Support Questions
Find answers, ask questions, and share your expertise
Announcements
Alert: Welcome to the Unified Cloudera Community. Former HCC members be sure to read and learn how to activate your account here.

What is the best way to stream data to HDFS, accounting for the fact that HDFS is optimized for large files

What is the best way to stream data to HDFS, accounting for the fact that HDFS is optimized for large files

New Contributor

I've used the PutHDFS processor as I've started to understand how to deal with big data environments.


Up until now I've been putting very small files into HDFS. This seems to be architecturally bad practice. The HDFS block size defaults to about 128 MB, and the hadoop community recommendation seems to be that applications (that write to HDFS) should write files that are GB in size, or even TB.


I'm trying to understand how to do this with Nifi. Part of my concern is a concern for the data analysts. What is the best way to logically structure files that are appropriate for HDFS?


Currently the files that I am writing contain small JSON objects, or lists. I use MergeRecord to intentionally make the file I write larger. However my JSON objects accumulate fast thousands of JSON records per second potentially.


For the Big Data/Nifi experts, I'd appreciate any thoughts relative to the best way to use Nifi to support streaming large data objects into HDFS.

5 REPLIES 5

Re: What is the best way to stream data to HDFS, accounting for the fact that HDFS is optimized for large files

Super Guru

@David Sargrad

Option1:NiFi

You can also think of using MergeContent processor to create bigger files(by using min,max group size properties 1GB..etc) and then store these files into HDFS directory.

-

Option2:Hive

If you have structured json files then create hive table on top of this files and run

insert overwrite <same_hive_table> select * from <same_hive_table>;

By using this method hive will create exclusive lock on the directory until the overwrite will be completed.

-

Option3:Hadoop Streaming jar:

Store all files into one daily directory and then run merge as a daily job at midnight..etc by using hadoop-streaming.jar as described in this link.

-

Option4:Hive Using ORC files:

If you are thinking to store the files as orc files then convert json data to orc format then you can use concatenate feature of ORC to create big file by merging small orc files.

-

Option5:Hive Transactional tables:

By using hive transactional tables we can insert data using PutHiveStreaming(convert json data to avro and feed it to puthivestreaming ) processor and based on buckets we have created in hive transactional table, Hive will store all your data into these buckets(those many files in HDFS).

-> If you are reading this data from Spark then make sure your spark is able to read Hive Transactional tables.

-

If you found any other efficient way to do this task, please mention the method so that we will learn based on your experience.. :)

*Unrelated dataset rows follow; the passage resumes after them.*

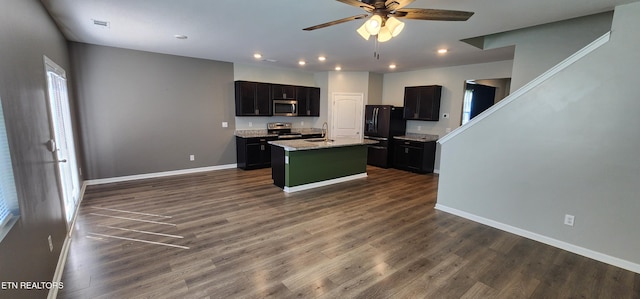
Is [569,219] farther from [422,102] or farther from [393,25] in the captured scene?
[422,102]

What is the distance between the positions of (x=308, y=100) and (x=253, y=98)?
1.59 m

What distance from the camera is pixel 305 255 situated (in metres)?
2.72

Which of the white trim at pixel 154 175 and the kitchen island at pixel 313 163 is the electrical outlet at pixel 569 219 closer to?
the kitchen island at pixel 313 163

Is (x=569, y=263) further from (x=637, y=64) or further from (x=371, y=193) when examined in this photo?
(x=371, y=193)

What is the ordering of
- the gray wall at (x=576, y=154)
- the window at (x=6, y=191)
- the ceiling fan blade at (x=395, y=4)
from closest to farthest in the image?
the window at (x=6, y=191), the ceiling fan blade at (x=395, y=4), the gray wall at (x=576, y=154)

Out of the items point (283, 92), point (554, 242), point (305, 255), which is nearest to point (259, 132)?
point (283, 92)

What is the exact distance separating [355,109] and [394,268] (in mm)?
5314

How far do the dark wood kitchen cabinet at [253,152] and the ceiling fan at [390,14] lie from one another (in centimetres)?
437

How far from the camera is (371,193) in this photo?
15.6ft

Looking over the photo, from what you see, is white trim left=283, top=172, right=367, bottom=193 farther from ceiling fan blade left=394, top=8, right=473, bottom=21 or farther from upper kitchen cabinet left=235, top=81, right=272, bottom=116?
ceiling fan blade left=394, top=8, right=473, bottom=21

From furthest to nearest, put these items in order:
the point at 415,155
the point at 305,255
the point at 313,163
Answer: the point at 415,155 → the point at 313,163 → the point at 305,255

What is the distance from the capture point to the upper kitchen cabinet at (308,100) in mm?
7180

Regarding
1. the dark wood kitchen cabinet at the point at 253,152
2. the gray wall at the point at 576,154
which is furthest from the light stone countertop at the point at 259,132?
the gray wall at the point at 576,154

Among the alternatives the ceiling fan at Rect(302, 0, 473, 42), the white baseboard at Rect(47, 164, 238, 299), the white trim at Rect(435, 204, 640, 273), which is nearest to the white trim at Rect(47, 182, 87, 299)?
the white baseboard at Rect(47, 164, 238, 299)
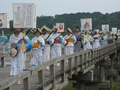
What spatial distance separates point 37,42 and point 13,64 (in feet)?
7.10

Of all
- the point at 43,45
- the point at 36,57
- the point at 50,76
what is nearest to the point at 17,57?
the point at 50,76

Re: What is the best way to stream data to HDFS, accounting for the fact that HDFS is optimized for large files

New Contributor

Hi @Shu. Thank you very much for your thoughts. This is the kind of feedback that I was hoping for. I'll absolutely do my best to understand your recommendation. It sounds like I am not completely off-base in the way that I hope to use HDFS. It does sound like you are confirming that I must figure out how to accumulate large files, prior to driving them into HDFS. I will look at the tools and methods that you suggest.


Thanks for your insights

Re: What is the best way to stream data to HDFS, accounting for the fact that HDFS is optimized for large files

Super Guru

@David Sargrad

You can have sysdate,current_date..etc variable in your spark job then use that variable to read the directory from HDFS dynamically.

Re: What is the best way to stream data to HDFS, accounting for the fact that HDFS is optimized for large files

New Contributor

HI @Shu. Could you please explain what sysdate, current_date, etc would do for me with the spark job? I dont fully understand how to use them and the benefits that this technique would offer.

Highlighted

Re: What is the best way to stream data to HDFS, accounting for the fact that HDFS is optimized for large files

New Contributor

@Shu I like your idea of creating daily archives (Option 3 above). How do I ensure that spark jobs that I create to process those daily files run on the datanode that they are stored on? Does yarn do this by default? I've not yet used yarn. I've only used HDFS. I am hoping to eventually use k8s (kubernetes).